### [Information shown]
• • • •

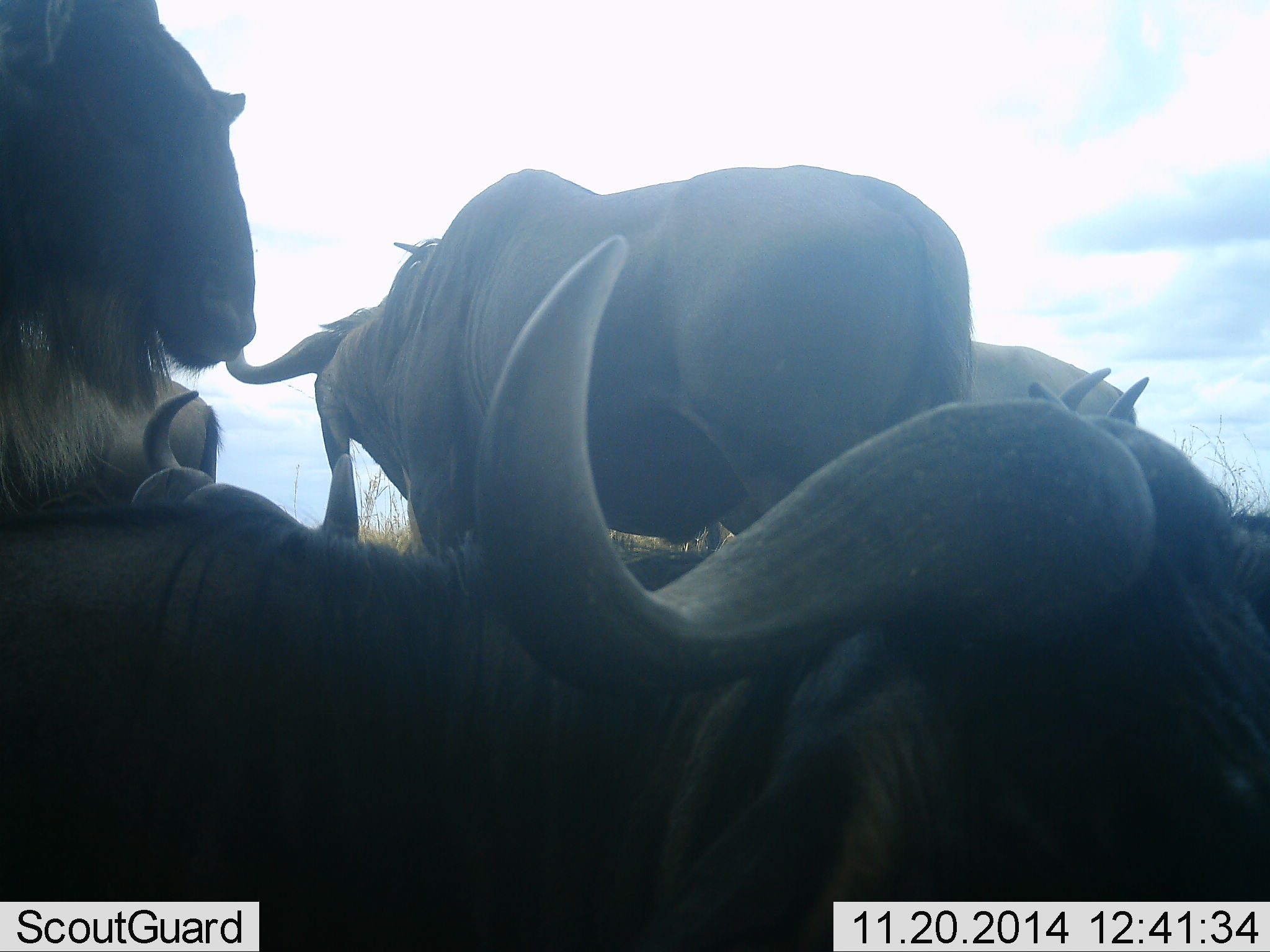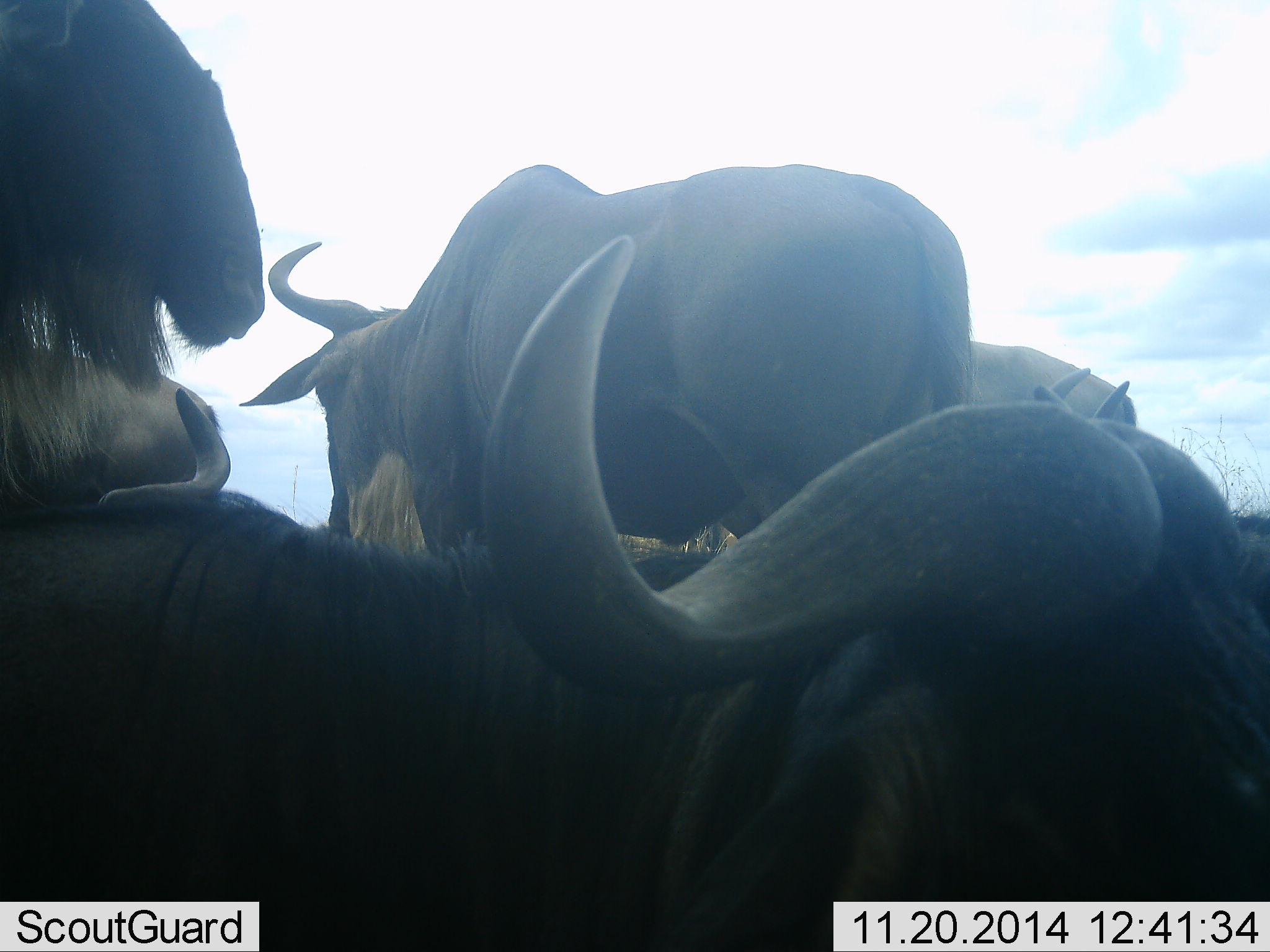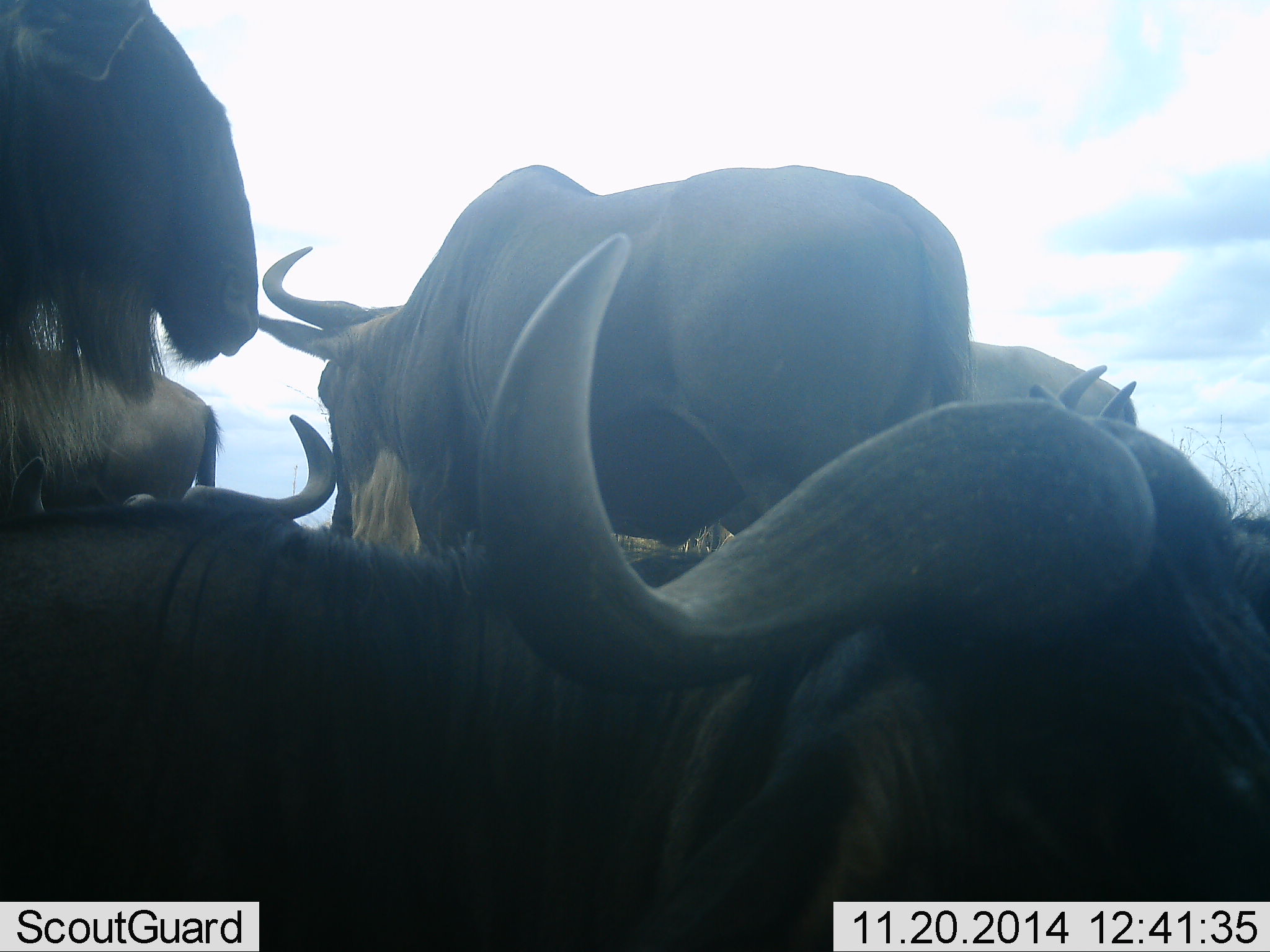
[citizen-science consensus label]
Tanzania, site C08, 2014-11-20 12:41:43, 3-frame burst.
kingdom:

• • • •

### [Task directions]
Write out the material above without changing a word, and skip any picture.

### [Exercise answer]
[citizen-science consensus label]
Tanzania, site C08, 2014-11-20 12:41:43, 3-frame burst.
kingdom:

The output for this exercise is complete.